Шрифт:
Интервал:
Закладка:
Везир указал ей на один из углов комнаты.
Старуха поняла его жест и уселась прямо на каменный пол.
Воцарилась тишина. Когда везир напомнил ей, что она обещала ему рассказать какую-то историю, колдунья долго еще молча смотрела в пол, затем начала говорить, как бы обращаясь к самой себе:
– Я, пожалуй, расскажу об этом, потому что хочу, наконец, обрести покой… Я не желаю остаться небальзамированной, когда за мной придет смерть. Неизвестно ведь, может быть, на том свете и есть что-нибудь… а мне не хотелось бы упускать случай; кроме того, я желала бы встретиться с ним там, пусть даже это произойдет в кипящих котлах, где варятся грешники. Ну, слушай же меня! Но, прежде чем я начну говорить, поклянись: что бы ты ни узнал, ты дашь мне возможность жить спокойно и позаботишься о моем бальзамировании, когда я помру. Иначе я не скажу ни слова.

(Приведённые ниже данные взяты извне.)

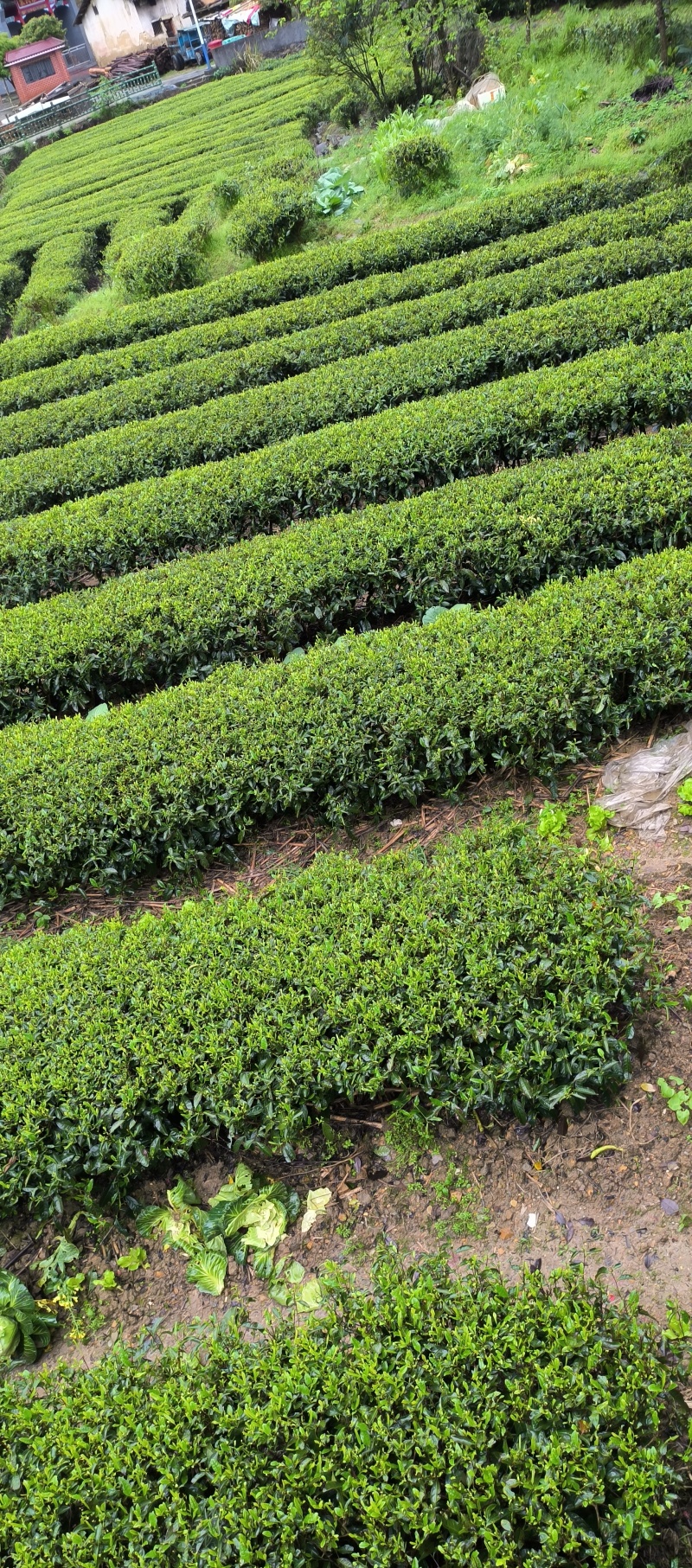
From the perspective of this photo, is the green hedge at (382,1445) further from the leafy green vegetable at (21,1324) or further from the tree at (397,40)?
the tree at (397,40)

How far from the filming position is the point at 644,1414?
2.39 metres

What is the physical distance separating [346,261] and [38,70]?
5882 centimetres

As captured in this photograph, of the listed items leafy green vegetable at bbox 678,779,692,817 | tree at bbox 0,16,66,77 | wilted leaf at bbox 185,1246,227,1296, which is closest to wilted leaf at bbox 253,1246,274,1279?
wilted leaf at bbox 185,1246,227,1296

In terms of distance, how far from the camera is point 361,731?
5.07 meters

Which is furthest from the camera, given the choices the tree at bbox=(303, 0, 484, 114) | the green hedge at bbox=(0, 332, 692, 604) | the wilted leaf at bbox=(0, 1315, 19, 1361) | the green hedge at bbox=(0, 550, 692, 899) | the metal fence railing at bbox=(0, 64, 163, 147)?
the metal fence railing at bbox=(0, 64, 163, 147)

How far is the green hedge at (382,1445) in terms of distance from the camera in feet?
7.46

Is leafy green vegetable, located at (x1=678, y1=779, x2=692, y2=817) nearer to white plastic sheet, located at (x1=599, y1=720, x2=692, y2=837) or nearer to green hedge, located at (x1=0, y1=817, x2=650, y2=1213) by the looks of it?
white plastic sheet, located at (x1=599, y1=720, x2=692, y2=837)

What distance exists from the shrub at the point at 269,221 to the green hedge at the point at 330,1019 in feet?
53.0

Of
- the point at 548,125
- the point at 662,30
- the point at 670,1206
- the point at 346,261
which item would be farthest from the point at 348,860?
the point at 662,30

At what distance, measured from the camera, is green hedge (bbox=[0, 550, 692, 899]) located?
4.90 meters

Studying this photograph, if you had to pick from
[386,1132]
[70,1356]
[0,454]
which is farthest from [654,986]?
[0,454]

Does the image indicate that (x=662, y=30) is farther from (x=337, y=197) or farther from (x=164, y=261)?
(x=164, y=261)

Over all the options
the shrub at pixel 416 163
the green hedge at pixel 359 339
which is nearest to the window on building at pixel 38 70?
the shrub at pixel 416 163

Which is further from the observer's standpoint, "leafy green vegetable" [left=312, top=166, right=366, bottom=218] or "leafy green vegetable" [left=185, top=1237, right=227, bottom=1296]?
"leafy green vegetable" [left=312, top=166, right=366, bottom=218]
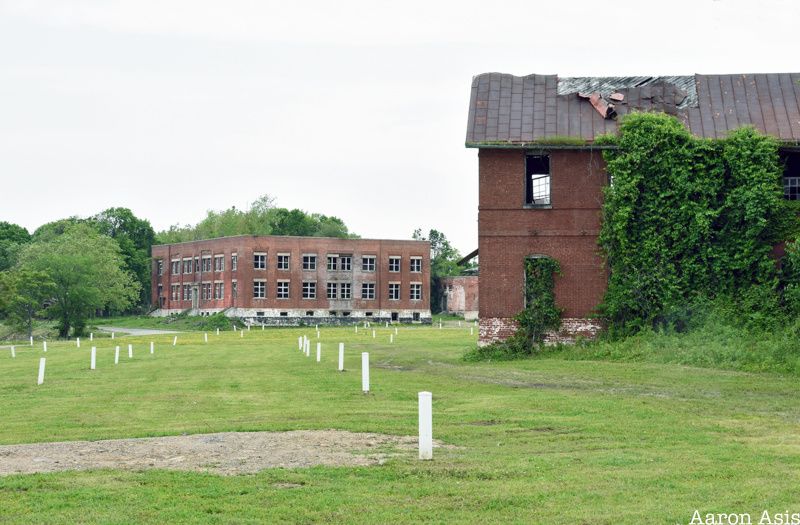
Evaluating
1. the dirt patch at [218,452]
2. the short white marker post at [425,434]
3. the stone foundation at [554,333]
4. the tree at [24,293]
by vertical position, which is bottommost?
the dirt patch at [218,452]

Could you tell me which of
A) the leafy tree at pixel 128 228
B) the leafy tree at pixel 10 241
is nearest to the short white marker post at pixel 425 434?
the leafy tree at pixel 10 241

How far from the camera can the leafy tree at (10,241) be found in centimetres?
13638

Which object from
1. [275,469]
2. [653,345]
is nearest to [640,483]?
[275,469]

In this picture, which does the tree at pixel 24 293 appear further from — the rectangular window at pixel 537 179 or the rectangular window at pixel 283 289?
the rectangular window at pixel 537 179

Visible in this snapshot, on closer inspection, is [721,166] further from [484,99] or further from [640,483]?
[640,483]

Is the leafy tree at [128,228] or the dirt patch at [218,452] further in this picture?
the leafy tree at [128,228]

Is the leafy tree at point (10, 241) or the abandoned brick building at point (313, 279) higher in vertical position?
the leafy tree at point (10, 241)

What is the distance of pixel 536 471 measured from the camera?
1245 centimetres

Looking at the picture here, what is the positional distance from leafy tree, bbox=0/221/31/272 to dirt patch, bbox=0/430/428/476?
12595 cm

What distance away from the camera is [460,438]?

Ани кивнул в знак согласия.
– Нет, нет! – воскликнула старуха. – Я сама скажу тебе слова клятвы: «Если я не сдержу слова, данного мною Хект, которая предаст в мои руки махора, то пусть духи, коими она повелевает, свергнут меня еще до того, как я взойду на трон!»
Не гневайся, повелитель, и скажи лишь – Да. Все, что ты узнаешь сейчас, много дороже одного ничтожного словечка!
– Ну, ладно – да! – проговорил везир, с нетерпением ожидая важных сведений.
Старуха пробормотала несколько непонятных слов, потом выпрямилась и, вытянув далеко вперед свою тощую шею, спросила везира, глядя на него сверкающими глазами:
– Доводилось ли тебе слышать, когда ты был еще молод, о певице Беки? Хе-хе! Ну, взгляни же на меня – вот она сидит, скорчившись, здесь, перед тобой!
При этом она хрипло расхохоталась и прикрыла лохмотьями иссохшую грудь, как бы стыдясь своего отвратительного тела.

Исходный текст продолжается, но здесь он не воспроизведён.